Norwich draws upon the handful of historical sources from this period, more or less recounts the stories told in these sources, then relies on academic work to fill in the blanks with best-guesses  or conjecture. His real talent is his rich descriptions and sympathetic portrayal of the wide cast of characters one encounters in medevial Byzantium.

There are so many stories to tell about the Byzantines. There is the story of Constantinople, for a thousand years, the greatest metropolis in the world. The story of iconoclasm, the great theological civil war which tore the Empire apart. The story of the long wars with the Arabs, a tale of major, epic campaigns, but also a “wild west” border land of raids and myth. Not to mention the art and architecture. It goes on and on. Fair warning, the Byzantines are my favourite historical entity.

Reading this book about an Empire that reaches its height and then is led into decline and destruction due in no small part to the incompetence and avarice of its emperors, I was struck by some interesting parallels to our situation today.

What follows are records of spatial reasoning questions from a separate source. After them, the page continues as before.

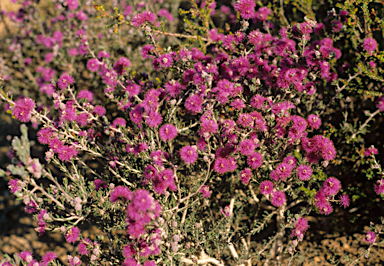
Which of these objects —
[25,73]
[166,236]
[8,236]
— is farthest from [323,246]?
[25,73]

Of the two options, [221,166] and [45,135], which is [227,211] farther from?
[45,135]

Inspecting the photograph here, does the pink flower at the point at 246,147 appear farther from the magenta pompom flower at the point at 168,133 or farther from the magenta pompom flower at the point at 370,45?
the magenta pompom flower at the point at 370,45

The Byzantines reach their height because they have a run of about eight good-to-great emperors in a row; almost unheard of. But there was ongoing tension between the powerful landed aristocrats and small land holders who formed the backbone of the Byzantine army; the aristocrats had this way of swallowing the small landholders, turning citizens into effective slaves.

Sound familiar?

I couldn’t resist: sometimes the Emperors where on the sides of the aristocrats, and sometimes not. But part of the decline of the Byzantines is the triumph of the plantation/latifunda system over something a bit more equitable.

An awesome book that is the equal of you R.R. Martin/Tolkien thirst.